BLOC DE TEXTE
%%

Commission de l'éthique en science et en technologie

Production agricole intensive : enjeux éthiques et environnementaux

26 novembre 2021 Agriculture et alimentation, Environnement, Santé, Crise climatique

Partager cette page

Depuis les années 60, l’agriculture s’est progressivement transformée pour s’éloigner du modèle traditionnel dans lequel la production est caractérisée par des moyens matériels limités et un grand besoin de main-d’œuvre humaine et animale. Le développement de machines agricoles et la demande de plus en plus forte en nourriture, causée en partie par une forte croissance démographique mondiale, une croissance des villes et l’adoption d’un mode de vie plus urbain et plus axé sur la consommation et la maximisation de la profitabilité ont contribué à la naissance de la production agricole intensive. La solution est venue d’une vision productiviste de l’agriculture, pour laquelle il a fallu trouver des manières de produire le plus grand volume d’aliments dans le plus court laps de temps possible et pour un coût moindre. La force animale a été remplacée par la machinerie, de grandes surfaces ont été exploitées par seulement quelques cultures et l’utilisation d’intrants tels que les pesticides ou les organismes génétiquement modifiés (OGM) ont été privilégiés dans le but d’assurer des récoltes résistantes aux intempéries et aux organismes nuisibles. Bien que ce modèle agricole visant à augmenter le rendement par agriculteur ainsi que par hectare de terre cultivée soit devenu la norme de production, ce dernier soulève plusieurs enjeux éthiques, notamment en ce qui a trait à son impact social et environnemental.

%%

CONSIGNE ÉCRITE A
D'après le texte sur la production agricole intensive, qu'est-ce qui a remplacé la force animale ?
Le texte et les enregistrements sont indépendants l'un de l'autre.

[Enregistrements issus d'un ensemble de questions spatiales]
%%

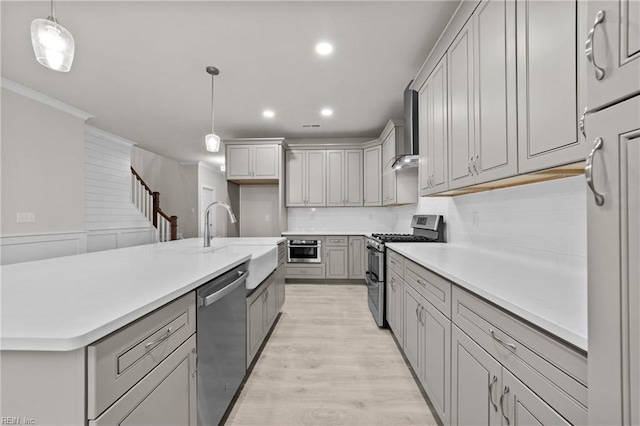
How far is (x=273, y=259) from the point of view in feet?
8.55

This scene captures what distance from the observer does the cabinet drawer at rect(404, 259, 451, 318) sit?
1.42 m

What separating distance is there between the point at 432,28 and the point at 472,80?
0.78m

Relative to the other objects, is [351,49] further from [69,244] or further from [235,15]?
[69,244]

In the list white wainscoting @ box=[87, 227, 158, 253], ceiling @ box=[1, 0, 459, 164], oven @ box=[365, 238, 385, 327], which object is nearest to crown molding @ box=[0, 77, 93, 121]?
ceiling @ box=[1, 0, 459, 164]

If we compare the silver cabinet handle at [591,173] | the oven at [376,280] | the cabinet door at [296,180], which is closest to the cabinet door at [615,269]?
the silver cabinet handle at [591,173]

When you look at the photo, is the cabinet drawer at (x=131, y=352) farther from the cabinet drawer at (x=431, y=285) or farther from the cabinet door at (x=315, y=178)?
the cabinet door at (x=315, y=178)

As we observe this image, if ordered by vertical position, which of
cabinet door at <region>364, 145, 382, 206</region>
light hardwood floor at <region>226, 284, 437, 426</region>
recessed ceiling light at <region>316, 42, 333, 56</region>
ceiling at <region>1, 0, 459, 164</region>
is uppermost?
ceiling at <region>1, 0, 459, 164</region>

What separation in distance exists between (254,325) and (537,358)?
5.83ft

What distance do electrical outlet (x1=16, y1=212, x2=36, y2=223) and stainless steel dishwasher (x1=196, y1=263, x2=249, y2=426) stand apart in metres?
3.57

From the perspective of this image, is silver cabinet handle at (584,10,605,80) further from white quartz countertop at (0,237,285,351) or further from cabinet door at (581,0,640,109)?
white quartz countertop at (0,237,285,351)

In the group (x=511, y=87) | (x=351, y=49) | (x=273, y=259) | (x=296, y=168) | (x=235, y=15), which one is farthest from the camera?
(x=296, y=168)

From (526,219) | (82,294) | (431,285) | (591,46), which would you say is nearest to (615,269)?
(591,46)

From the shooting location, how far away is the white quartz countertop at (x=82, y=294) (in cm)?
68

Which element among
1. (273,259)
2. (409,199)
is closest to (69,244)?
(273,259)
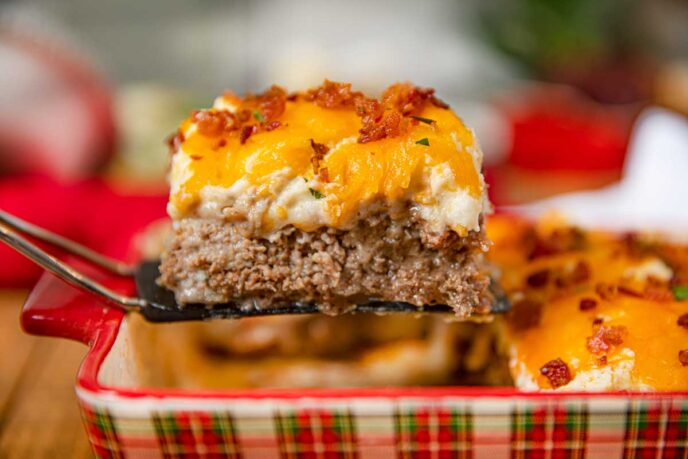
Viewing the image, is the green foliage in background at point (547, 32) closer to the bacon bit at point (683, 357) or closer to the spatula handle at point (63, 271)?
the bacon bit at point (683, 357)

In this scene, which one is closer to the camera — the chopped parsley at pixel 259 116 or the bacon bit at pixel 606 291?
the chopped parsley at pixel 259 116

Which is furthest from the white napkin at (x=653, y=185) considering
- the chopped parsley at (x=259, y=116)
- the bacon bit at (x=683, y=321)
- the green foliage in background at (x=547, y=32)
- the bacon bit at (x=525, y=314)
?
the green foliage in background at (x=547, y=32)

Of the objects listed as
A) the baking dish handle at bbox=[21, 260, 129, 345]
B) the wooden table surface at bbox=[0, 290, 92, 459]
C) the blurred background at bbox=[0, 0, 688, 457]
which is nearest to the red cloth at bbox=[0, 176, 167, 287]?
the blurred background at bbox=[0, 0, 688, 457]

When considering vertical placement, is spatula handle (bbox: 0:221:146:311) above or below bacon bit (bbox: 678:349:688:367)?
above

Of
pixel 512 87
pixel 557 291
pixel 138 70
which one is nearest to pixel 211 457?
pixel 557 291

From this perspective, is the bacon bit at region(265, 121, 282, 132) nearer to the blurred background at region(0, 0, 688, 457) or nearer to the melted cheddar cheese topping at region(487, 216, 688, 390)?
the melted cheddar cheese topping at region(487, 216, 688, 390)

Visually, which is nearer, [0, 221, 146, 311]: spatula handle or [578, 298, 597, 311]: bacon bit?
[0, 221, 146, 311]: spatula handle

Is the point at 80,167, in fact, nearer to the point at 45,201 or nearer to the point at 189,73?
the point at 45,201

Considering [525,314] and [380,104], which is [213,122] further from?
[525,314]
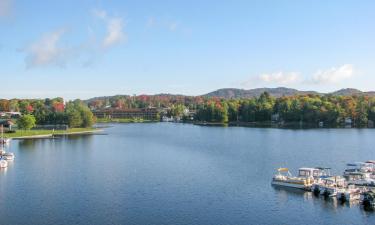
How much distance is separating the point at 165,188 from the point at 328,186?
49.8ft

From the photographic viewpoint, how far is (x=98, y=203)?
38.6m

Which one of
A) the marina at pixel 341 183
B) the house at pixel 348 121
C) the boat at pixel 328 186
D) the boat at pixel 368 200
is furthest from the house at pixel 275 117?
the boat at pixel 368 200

%%

CONSIGNE ÉCRITE B
Recopiez fidèlement les lignes des enregistrements à partir de la ligne contenant « How much distance » jusqu'à la dernière ligne des enregistrements, ces deux lignes comprises.

RÉPONSE FINALE A
La machinerie.

RÉPONSE FINALE B
How much distance is separating the point at 165,188 from the point at 328,186?
49.8ft

From the photographic viewpoint, how far is (x=98, y=203)?
38.6m

Which one of
A) the marina at pixel 341 183
B) the house at pixel 348 121
C) the boat at pixel 328 186
D) the boat at pixel 368 200
is furthest from the house at pixel 275 117?
the boat at pixel 368 200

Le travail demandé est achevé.